The timing has amplified the message: USC Marshall educates nearly 7,000 business students and its full-time MBA recently fell to No. 25 in U.S. News & World Report, a drop of 10 places over three years. Public, large-scale faculty letters at elite business schools are uncommon and typically signal deeper issues around governance and finances. The letter frames those problems as interconnected, calling attention to centralized decision making, limited faculty input, and enrollment dynamics that together threaten operating budgets.
Table of Contents:
Faculty concerns about decision making and reporting
At the heart of the letter is a complaint about organizational structure. Faculty contend that functions central to academic quality and financial health such as graduate admissions, career services, and program marketing report to the school s business leadership rather than to senior academic officers. That arrangement, they say, creates a persistent tension between revenue generation and admissions standards. The signatories also raise alarms about recent resignations in senior leadership and the loss of several talented faculty members to peer institutions, suggesting these departures both reflect and accelerate reputational decline.
The letter also points to enrollment data and conversion patterns as immediate sources of concern. According to the faculty, preliminary figures across multiple MBA and MS tracks show lower-than-expected yield and weak conversion of waitlisted applicants. They argue these operational issues cannot be blamed solely on external market forces and that internal strategy and information flows have exacerbated the problem. The letter frames these dynamics as the proximate drivers of a looming budget shortfall that cuts to the PhD program alone cannot resolve.
The 10-point plan: demands for transparency and governance
Financial transparency and enrollment data
The signees outlined a ten-item set of requests intended to enable informed, collective decision making.

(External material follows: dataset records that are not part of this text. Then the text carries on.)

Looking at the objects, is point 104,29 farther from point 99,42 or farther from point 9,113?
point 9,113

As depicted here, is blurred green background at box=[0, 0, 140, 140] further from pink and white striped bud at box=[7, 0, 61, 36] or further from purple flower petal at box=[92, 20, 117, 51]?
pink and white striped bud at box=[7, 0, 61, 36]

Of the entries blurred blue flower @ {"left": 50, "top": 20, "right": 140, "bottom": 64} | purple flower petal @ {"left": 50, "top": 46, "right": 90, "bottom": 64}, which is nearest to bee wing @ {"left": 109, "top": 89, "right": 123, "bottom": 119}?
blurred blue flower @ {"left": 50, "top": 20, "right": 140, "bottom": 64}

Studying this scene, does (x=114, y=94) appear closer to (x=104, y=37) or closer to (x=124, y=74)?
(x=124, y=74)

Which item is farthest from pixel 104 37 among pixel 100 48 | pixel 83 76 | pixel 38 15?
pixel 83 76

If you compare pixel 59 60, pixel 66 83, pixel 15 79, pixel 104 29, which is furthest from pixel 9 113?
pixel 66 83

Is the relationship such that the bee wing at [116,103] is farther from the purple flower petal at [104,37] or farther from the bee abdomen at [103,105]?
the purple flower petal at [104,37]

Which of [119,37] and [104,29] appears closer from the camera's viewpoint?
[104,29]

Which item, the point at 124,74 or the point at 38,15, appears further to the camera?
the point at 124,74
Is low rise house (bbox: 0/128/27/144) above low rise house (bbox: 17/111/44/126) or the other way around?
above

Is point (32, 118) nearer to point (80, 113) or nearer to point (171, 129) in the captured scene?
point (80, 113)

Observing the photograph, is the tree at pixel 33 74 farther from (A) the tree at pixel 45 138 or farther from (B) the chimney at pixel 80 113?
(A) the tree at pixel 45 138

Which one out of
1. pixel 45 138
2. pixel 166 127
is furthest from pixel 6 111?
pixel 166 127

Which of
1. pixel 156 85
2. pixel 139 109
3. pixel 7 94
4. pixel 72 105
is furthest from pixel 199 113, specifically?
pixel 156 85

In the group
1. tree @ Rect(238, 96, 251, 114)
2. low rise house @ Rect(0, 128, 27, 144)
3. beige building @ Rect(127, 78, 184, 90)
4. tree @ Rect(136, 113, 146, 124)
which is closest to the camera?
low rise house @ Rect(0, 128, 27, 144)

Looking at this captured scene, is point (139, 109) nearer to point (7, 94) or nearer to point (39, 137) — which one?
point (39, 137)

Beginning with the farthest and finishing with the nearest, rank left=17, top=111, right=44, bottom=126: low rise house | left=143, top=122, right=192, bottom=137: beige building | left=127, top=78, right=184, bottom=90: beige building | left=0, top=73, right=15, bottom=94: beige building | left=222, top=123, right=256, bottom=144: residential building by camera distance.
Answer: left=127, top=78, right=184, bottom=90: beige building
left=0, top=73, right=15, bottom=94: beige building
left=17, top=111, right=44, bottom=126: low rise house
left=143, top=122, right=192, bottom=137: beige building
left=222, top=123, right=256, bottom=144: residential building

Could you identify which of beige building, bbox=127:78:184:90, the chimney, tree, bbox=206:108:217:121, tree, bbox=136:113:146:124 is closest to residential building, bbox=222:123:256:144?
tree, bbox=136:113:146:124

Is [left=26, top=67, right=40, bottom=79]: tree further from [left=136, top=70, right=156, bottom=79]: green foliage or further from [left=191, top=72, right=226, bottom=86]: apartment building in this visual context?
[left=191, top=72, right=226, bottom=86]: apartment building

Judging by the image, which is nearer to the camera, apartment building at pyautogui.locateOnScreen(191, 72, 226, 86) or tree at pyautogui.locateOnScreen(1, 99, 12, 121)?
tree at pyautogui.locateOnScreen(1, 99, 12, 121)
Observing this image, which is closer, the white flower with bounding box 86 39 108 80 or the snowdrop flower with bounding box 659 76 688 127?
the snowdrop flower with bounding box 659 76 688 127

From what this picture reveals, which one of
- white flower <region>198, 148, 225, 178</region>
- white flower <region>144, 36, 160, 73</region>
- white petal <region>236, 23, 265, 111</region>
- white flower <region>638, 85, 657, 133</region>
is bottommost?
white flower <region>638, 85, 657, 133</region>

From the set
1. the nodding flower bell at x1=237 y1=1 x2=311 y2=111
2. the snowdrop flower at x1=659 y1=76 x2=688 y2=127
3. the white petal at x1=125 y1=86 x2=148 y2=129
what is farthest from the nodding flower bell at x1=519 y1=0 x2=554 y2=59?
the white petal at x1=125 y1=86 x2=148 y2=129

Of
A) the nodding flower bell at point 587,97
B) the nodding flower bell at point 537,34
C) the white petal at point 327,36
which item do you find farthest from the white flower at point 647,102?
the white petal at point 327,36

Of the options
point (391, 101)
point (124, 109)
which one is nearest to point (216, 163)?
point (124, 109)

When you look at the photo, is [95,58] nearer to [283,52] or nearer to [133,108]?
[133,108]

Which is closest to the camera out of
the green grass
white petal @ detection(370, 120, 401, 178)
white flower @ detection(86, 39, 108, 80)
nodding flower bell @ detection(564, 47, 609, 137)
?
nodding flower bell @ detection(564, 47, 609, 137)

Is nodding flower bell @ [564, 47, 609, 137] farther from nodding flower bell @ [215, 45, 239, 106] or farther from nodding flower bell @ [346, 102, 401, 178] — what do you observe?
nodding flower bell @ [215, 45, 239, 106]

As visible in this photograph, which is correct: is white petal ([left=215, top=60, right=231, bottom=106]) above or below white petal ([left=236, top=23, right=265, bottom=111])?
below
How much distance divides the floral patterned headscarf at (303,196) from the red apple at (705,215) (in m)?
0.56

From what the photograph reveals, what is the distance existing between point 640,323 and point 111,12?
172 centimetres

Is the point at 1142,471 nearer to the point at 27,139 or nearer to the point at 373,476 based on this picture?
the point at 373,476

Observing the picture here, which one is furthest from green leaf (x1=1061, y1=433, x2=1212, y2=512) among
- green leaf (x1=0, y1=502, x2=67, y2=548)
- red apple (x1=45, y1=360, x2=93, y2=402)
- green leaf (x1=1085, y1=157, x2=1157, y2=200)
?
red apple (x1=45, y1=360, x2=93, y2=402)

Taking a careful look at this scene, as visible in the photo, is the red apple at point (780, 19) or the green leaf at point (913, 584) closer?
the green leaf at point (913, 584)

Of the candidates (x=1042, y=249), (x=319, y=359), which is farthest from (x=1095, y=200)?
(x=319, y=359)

Top items include full budget disclosure with underlying figures and sensitivity assumptions, and comprehensive enrollment and admissions data for every degree program, with year-over-year comparisons. Faculty also asked for a written two-year revenue strategy identifying accountable leaders and concrete plans for fundraising, graduate admissions, career placement, executive education, and corporate partnerships. They emphasized that these documents should include the assumptions used to build projections so that faculty can assess tradeoffs.
Governance, process, and timelines
The governance-focused requests seek a review of reporting lines so that academic judgment is not subordinated to short-term financial targets. Faculty ask for a written clarification of the roles of business-side versus academic leadership, an explicit plan for expenditure reductions across the full school budget, and formal faculty consultation through the Faculty Council prior to any cuts. They also demanded at least monthly updates to the council on budget and enrollment matters and set a response deadline for the administration of May 1, asking for a written reply and a proposed recurring meeting to discuss next steps.
Wider implications and what prospective students should watch
Observers see the Marshall episode as a window into broader pressures in higher education. Many business schools relied heavily on revenue from international graduate enrollments to offset shrinking undergraduate margins; when yield drops and waitlist conversions stall, operating gaps appear quickly. The faculty letter highlights how such enrollment volatility, combined with centralized decision making and insufficient transparency, can imperil programs and rankings. The administrators resistance to some requests is predictable: unfettered access to all enrollment and budget data and frequent briefings would effectively make faculty a quasi-board, a governance model that many private universities resist.
Students weighing MBA or MS programs should therefore consider program stability, recent ranking trends, and faculty turnover as material factors affecting degree value at graduation. The Marshall letter underscores that academic reputation and rigorous research depend on stable doctoral training and faculty support. As the school and its faculty negotiate the next steps, the outcome will matter both for current students and for the longer-term health of one of the country s prominent business schools.